The pictures are to be left out when the listing below is reproduced word for word.

Data shown below:

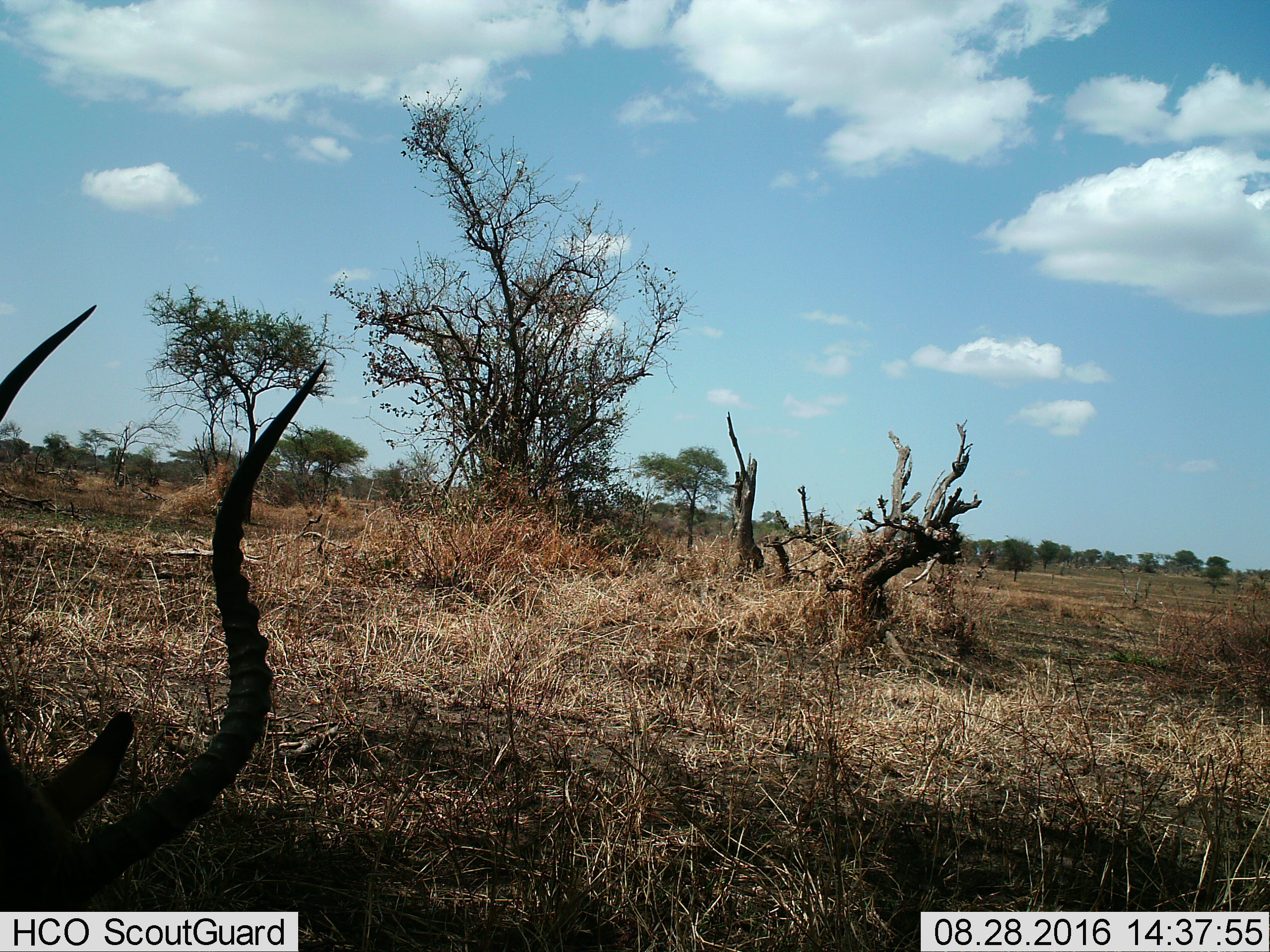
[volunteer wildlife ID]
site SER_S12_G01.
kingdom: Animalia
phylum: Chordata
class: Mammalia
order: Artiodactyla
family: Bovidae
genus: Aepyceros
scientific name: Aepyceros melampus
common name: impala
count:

End of Data shown.

• Expected answer:
[volunteer wildlife ID]
site SER_S12_G01.
kingdom: Animalia
phylum: Chordata
class: Mammalia
order: Artiodactyla
family: Bovidae
genus: Aepyceros
scientific name: Aepyceros melampus
common name: impala
count:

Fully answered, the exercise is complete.